▸ **PROBLEM DESCRIPTION**: Reproduce the entries below in full, word for word.

Records from a collection:

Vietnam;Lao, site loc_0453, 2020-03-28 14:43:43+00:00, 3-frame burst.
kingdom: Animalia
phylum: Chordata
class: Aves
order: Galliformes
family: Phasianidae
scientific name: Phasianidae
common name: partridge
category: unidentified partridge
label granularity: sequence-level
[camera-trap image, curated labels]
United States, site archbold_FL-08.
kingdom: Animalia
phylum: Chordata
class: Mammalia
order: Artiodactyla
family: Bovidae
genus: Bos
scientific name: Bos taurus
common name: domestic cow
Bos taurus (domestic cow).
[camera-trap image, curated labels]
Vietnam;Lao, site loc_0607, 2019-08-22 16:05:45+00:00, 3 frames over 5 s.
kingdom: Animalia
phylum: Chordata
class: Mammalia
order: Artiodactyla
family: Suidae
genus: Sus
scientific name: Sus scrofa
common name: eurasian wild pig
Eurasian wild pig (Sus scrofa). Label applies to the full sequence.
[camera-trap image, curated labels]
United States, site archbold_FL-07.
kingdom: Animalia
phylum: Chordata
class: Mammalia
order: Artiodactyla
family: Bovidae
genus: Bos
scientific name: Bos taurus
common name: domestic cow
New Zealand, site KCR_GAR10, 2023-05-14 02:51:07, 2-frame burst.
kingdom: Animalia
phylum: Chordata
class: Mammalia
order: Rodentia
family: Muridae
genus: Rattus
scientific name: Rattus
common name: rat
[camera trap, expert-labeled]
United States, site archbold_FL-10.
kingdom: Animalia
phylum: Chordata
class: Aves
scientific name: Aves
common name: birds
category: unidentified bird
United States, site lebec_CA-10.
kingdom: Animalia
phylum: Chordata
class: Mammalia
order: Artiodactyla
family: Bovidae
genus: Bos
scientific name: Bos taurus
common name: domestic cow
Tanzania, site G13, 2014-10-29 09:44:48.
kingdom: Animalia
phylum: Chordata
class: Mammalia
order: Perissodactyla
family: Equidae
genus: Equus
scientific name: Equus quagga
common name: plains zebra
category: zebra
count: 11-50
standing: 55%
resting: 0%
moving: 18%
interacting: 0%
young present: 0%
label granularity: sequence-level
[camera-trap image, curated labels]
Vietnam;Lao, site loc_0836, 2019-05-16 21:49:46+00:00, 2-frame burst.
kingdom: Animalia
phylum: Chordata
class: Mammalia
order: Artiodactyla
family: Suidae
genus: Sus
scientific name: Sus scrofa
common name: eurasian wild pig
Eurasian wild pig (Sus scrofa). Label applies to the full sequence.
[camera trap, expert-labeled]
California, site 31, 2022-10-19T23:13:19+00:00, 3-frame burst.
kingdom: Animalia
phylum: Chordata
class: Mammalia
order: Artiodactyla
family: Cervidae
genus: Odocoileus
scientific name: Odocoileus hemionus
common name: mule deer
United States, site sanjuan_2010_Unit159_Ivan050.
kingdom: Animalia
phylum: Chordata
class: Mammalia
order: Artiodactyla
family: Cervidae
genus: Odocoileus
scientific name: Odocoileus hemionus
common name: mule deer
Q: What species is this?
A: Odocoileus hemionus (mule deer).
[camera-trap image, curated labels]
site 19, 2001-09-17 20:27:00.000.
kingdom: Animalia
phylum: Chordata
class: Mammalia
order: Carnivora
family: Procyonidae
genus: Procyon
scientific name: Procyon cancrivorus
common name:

▸ **EXERCISE SOLUTION**:
Vietnam;Lao, site loc_0453, 2020-03-28 14:43:43+00:00, 3-frame burst.
kingdom: Animalia
phylum: Chordata
class: Aves
order: Galliformes
family: Phasianidae
scientific name: Phasianidae
common name: partridge
category: unidentified partridge
label granularity: sequence-level
[camera-trap image, curated labels]
United States, site archbold_FL-08.
kingdom: Animalia
phylum: Chordata
class: Mammalia
order: Artiodactyla
family: Bovidae
genus: Bos
scientific name: Bos taurus
common name: domestic cow
Bos taurus (domestic cow).
[camera-trap image, curated labels]
Vietnam;Lao, site loc_0607, 2019-08-22 16:05:45+00:00, 3 frames over 5 s.
kingdom: Animalia
phylum: Chordata
class: Mammalia
order: Artiodactyla
family: Suidae
genus: Sus
scientific name: Sus scrofa
common name: eurasian wild pig
Eurasian wild pig (Sus scrofa). Label applies to the full sequence.
[camera-trap image, curated labels]
United States, site archbold_FL-07.
kingdom: Animalia
phylum: Chordata
class: Mammalia
order: Artiodactyla
family: Bovidae
genus: Bos
scientific name: Bos taurus
common name: domestic cow
New Zealand, site KCR_GAR10, 2023-05-14 02:51:07, 2-frame burst.
kingdom: Animalia
phylum: Chordata
class: Mammalia
order: Rodentia
family: Muridae
genus: Rattus
scientific name: Rattus
common name: rat
[camera trap, expert-labeled]
United States, site archbold_FL-10.
kingdom: Animalia
phylum: Chordata
class: Aves
scientific name: Aves
common name: birds
category: unidentified bird
United States, site lebec_CA-10.
kingdom: Animalia
phylum: Chordata
class: Mammalia
order: Artiodactyla
family: Bovidae
genus: Bos
scientific name: Bos taurus
common name: domestic cow
Tanzania, site G13, 2014-10-29 09:44:48.
kingdom: Animalia
phylum: Chordata
class: Mammalia
order: Perissodactyla
family: Equidae
genus: Equus
scientific name: Equus quagga
common name: plains zebra
category: zebra
count: 11-50
standing: 55%
resting: 0%
moving: 18%
interacting: 0%
young present: 0%
label granularity: sequence-level
[camera-trap image, curated labels]
Vietnam;Lao, site loc_0836, 2019-05-16 21:49:46+00:00, 2-frame burst.
kingdom: Animalia
phylum: Chordata
class: Mammalia
order: Artiodactyla
family: Suidae
genus: Sus
scientific name: Sus scrofa
common name: eurasian wild pig
Eurasian wild pig (Sus scrofa). Label applies to the full sequence.
[camera trap, expert-labeled]
California, site 31, 2022-10-19T23:13:19+00:00, 3-frame burst.
kingdom: Animalia
phylum: Chordata
class: Mammalia
order: Artiodactyla
family: Cervidae
genus: Odocoileus
scientific name: Odocoileus hemionus
common name: mule deer
United States, site sanjuan_2010_Unit159_Ivan050.
kingdom: Animalia
phylum: Chordata
class: Mammalia
order: Artiodactyla
family: Cervidae
genus: Odocoileus
scientific name: Odocoileus hemionus
common name: mule deer
Q: What species is this?
A: Odocoileus hemionus (mule deer).
[camera-trap image, curated labels]
site 19, 2001-09-17 20:27:00.000.
kingdom: Animalia
phylum: Chordata
class: Mammalia
order: Carnivora
family: Procyonidae
genus: Procyon
scientific name: Procyon cancrivorus
common name:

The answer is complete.